日本在住の研究者です(仕事場を移り、日本に戻ってきました)

学歴・キャリアと民間企業就職との因果関係

日本では,人文社会科学系の大学院(特に博士課程)を修了すると,分野にもよるがなかなか民間企業への就職が厳しい(場合により絶望的)と,よく耳にする。同じく,JICAの青年海外協力隊OB・OGの就職がなかなかないという話も聞く。

前者は「自らの専門に拘り過ぎてつぶしが利かず,年齢も高めなため」といった説明がなされることが多く,後者についても,同じく年齢や,いわゆるキャリアの「空白」と見なされがちであることが理由として挙げられることが多い。これらはいずれも,就職が厳しいという「結果」が,彼らの学歴・キャリアのためである(「原因」)という説明であるが,個人的には少し違和感がある。

以前ある一部上場企業の人事関連(少しぼやかしておく)に携わったことがあるが,そこでの経験では,たとえある人のパーソナリティや能力のみで採否を判断したとしても,「結果として」上述の学歴やキャリアを持つ人たちが不採用となってしまう傾向が強いようであった(または,そう聞いた)。

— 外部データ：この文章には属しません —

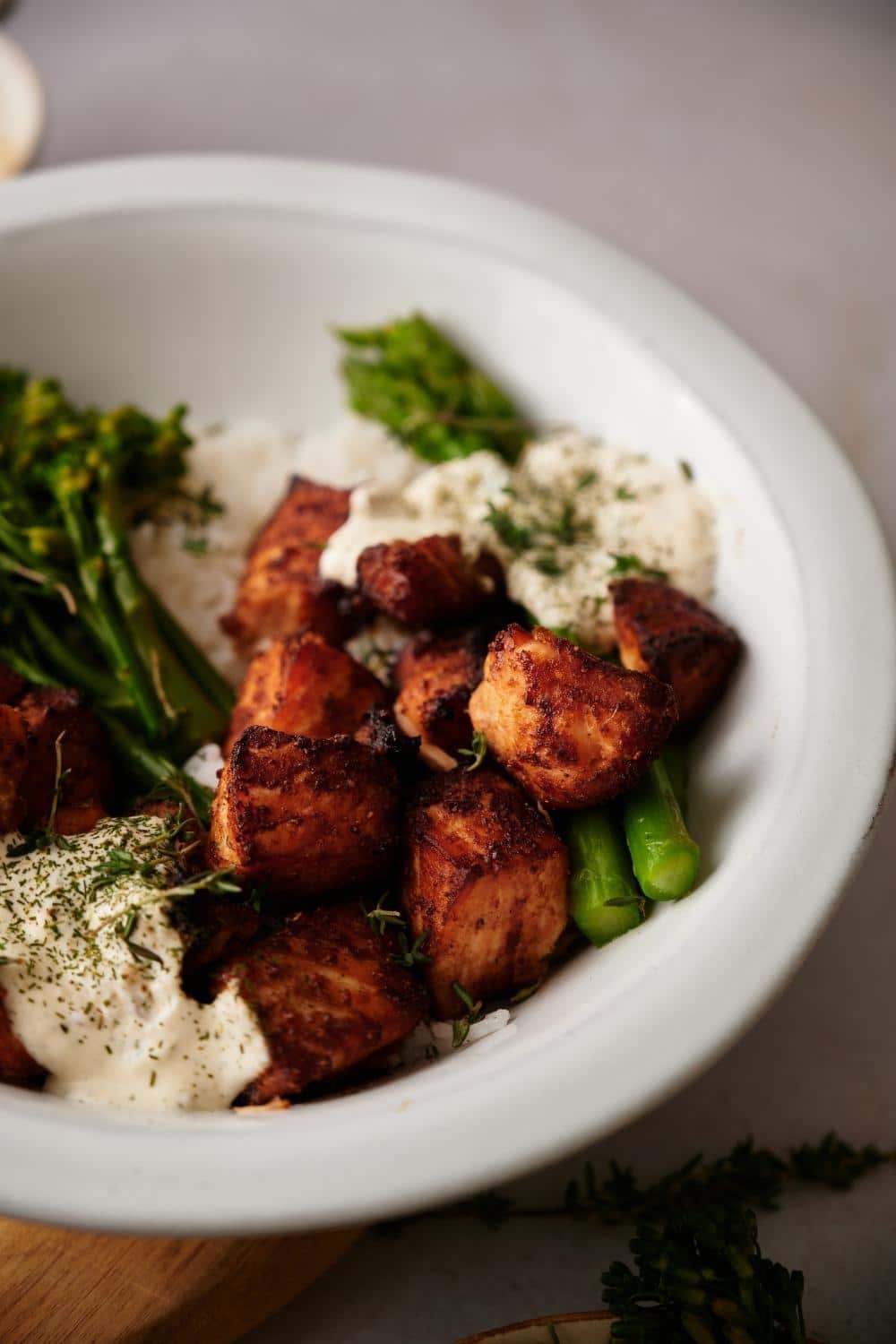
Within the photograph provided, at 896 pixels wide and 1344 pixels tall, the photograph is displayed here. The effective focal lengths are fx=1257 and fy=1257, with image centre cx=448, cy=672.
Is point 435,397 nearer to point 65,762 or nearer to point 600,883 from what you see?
point 65,762

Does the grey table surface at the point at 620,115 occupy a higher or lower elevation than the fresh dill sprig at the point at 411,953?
higher

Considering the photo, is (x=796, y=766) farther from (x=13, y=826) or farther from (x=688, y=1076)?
(x=13, y=826)

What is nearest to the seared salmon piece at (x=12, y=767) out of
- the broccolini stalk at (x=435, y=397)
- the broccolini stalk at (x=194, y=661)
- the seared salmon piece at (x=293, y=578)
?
the broccolini stalk at (x=194, y=661)

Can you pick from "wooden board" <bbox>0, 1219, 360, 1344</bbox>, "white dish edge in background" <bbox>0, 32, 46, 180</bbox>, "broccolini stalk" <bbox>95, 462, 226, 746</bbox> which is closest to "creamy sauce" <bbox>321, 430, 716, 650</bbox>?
"broccolini stalk" <bbox>95, 462, 226, 746</bbox>

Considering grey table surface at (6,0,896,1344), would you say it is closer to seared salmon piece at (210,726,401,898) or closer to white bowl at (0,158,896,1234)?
white bowl at (0,158,896,1234)

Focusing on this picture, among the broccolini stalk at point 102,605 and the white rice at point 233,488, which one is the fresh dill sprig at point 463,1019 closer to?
the broccolini stalk at point 102,605

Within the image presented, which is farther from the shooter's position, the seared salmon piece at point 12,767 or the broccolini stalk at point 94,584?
the broccolini stalk at point 94,584

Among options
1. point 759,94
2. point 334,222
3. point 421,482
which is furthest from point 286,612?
point 759,94
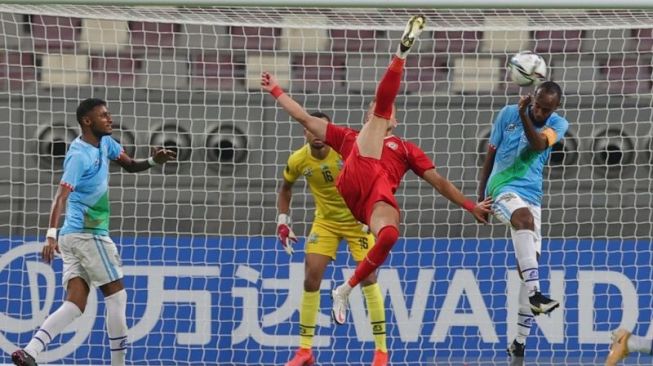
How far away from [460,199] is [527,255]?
0.70m

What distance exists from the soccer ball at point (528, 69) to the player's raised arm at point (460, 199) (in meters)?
0.79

すなわち,能力にせよパーソナリティ・人間性にせよ,もともと民間企業の求める人材像とは離れた人たちが(そもそもの優劣は別にして)人文社会系の大学院博士課程や青年海外協力隊に集まっている,と考えることもできるのではないか。つまり,彼らの学歴・キャリアゆえに就職が厳しいのではなく,そもそも民間企業の就職に向いていない人たちがそういった学歴・キャリアを選びがち,という逆の因果関係も指摘できるのではないかと思っている。